» Your task
Reproduce all of the material below, swapping every occurrence of "green shrub" for "green bush" and leaving everything else unchanged.

» Records to process
----------------
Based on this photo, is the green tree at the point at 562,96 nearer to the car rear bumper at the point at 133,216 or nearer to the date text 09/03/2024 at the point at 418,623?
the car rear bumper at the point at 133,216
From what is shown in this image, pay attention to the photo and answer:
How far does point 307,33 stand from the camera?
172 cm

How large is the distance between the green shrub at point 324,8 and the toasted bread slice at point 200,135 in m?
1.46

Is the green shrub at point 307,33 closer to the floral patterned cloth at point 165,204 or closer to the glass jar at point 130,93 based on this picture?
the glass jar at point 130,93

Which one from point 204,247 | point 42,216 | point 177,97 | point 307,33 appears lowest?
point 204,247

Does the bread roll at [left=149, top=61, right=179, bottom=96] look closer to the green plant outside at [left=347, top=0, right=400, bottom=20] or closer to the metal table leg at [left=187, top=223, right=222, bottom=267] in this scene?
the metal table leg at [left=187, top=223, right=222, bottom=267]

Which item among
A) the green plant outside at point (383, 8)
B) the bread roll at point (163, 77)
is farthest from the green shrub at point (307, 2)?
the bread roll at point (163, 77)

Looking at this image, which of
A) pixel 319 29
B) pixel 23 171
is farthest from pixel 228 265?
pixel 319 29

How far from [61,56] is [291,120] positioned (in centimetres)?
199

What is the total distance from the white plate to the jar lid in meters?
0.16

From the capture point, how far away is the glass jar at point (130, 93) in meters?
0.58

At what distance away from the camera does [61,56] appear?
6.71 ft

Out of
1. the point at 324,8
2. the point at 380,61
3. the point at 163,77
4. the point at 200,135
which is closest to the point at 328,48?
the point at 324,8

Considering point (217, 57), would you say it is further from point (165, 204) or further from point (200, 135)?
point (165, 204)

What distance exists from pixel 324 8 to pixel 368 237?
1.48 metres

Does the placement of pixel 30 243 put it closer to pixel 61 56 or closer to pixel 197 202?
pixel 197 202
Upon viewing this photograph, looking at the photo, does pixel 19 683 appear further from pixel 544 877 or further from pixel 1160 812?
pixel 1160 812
----------------
» Final answer
Based on this photo, is the green tree at the point at 562,96 nearer to the car rear bumper at the point at 133,216 or nearer to the date text 09/03/2024 at the point at 418,623?
the car rear bumper at the point at 133,216
From what is shown in this image, pay attention to the photo and answer:
How far does point 307,33 stand from the camera?
172 cm

How large is the distance between the green bush at point 324,8 and the toasted bread slice at point 200,135 in m?
1.46

Is the green bush at point 307,33 closer to the floral patterned cloth at point 165,204 or closer to the glass jar at point 130,93 based on this picture?
the glass jar at point 130,93

Which one from point 204,247 | point 42,216 | point 177,97 | point 307,33 appears lowest?
point 204,247

Does the bread roll at [left=149, top=61, right=179, bottom=96] look closer to the green plant outside at [left=347, top=0, right=400, bottom=20] or closer to the metal table leg at [left=187, top=223, right=222, bottom=267] in this scene?
the metal table leg at [left=187, top=223, right=222, bottom=267]

Which item among
A) the green plant outside at point (383, 8)
B) the bread roll at point (163, 77)
is farthest from the green bush at point (307, 2)?
the bread roll at point (163, 77)

Looking at this image, which of
A) pixel 319 29
B) pixel 23 171
is farthest from pixel 228 265?
pixel 319 29

How far from [61,56] is [291,120] positioned (in centimetres)?
199

What is the total distance from the white plate to the jar lid in meters?
0.16

From the capture point, how far away is the glass jar at point (130, 93) in meters?
0.58

At what distance away from the camera does [61,56] appear?
6.71 ft

Out of
1. the point at 324,8
2. the point at 380,61
3. the point at 163,77
4. the point at 200,135
which is closest to the point at 328,48?
the point at 324,8

Considering point (217, 57), would you say it is further from point (165, 204) or further from point (200, 135)?
point (165, 204)

What distance exists from pixel 324 8 to pixel 368 237?
1.48 metres

Does the placement of pixel 30 243 put it closer to pixel 61 56 or closer to pixel 197 202?
pixel 197 202
Upon viewing this photograph, looking at the photo, does pixel 19 683 appear further from pixel 544 877 or further from pixel 1160 812?
pixel 1160 812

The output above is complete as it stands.